A Associação Brasileira das Indústrias de Tecnologia em Nutrição Vegetal passa a se chamar, Associação Brasileira das Indústrias de Tecnologia para Produção Vegetal, mantendo a sigla Abisolo. A mudança de nome consolida um processo de evolução institucional iniciado em 2023, quando a entidade ampliou oficialmente seu escopo de atuação e passou a representar novos segmentos do setor de insumos agrícolas.

As tecnologias representadas

No último ano, a Abisolo incorporou os insumos de base biológica e os adjuvantes ao conjunto de tecnologias já representadas pela entidade, que inclui fertilizantes minerais, organominerais e orgânicos, biofertilizantes, condicionadores de solo de base orgânica, remineralizadores e substratos para plantas. A ampliação respondeu à demanda das empresas associadas e à transformação do mercado, cada vez mais orientado por soluções integradas, inovadoras e sustentáveis.

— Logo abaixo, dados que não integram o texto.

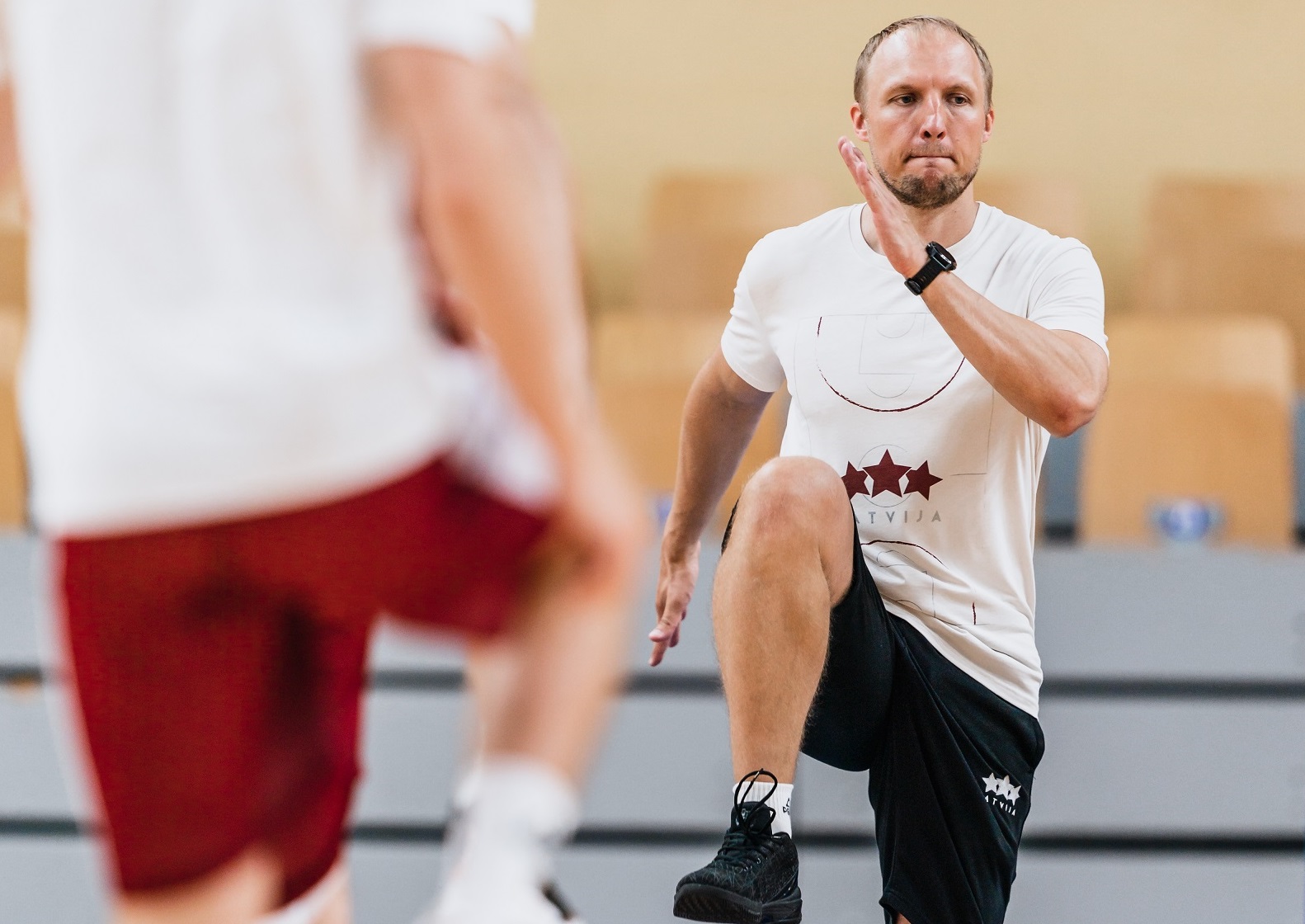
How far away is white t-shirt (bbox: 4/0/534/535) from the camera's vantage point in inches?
24.9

Segundo Roberto Levrero, presidente do Conselho Deliberativo da Abisolo, a nova denominação traduz de forma mais precisa o papel que a entidade passou a exercer. “A Abisolo deixou de representar apenas a nutrição vegetal, no sentido mais restrito, e passou a atuar de forma mais ampla, contemplando tecnologias que impactam diretamente toda a produção vegetal. A mudança de nome é consequência natural da evolução do nosso escopo e do amadurecimento do setor, reafirmando nosso compromisso com a produtividade inteligente”, afirma.

Como parte desse movimento, a entidade também mantém comitês internos, voltados especificamente aos segmentos de insumos de base biológica e adjuvantes, com foco na construção de propostas técnicas e regulatórias. A iniciativa busca contribuir para o avanço de um marco regulatório moderno, capaz de oferecer segurança jurídica às indústrias e previsibilidade aos produtores rurais.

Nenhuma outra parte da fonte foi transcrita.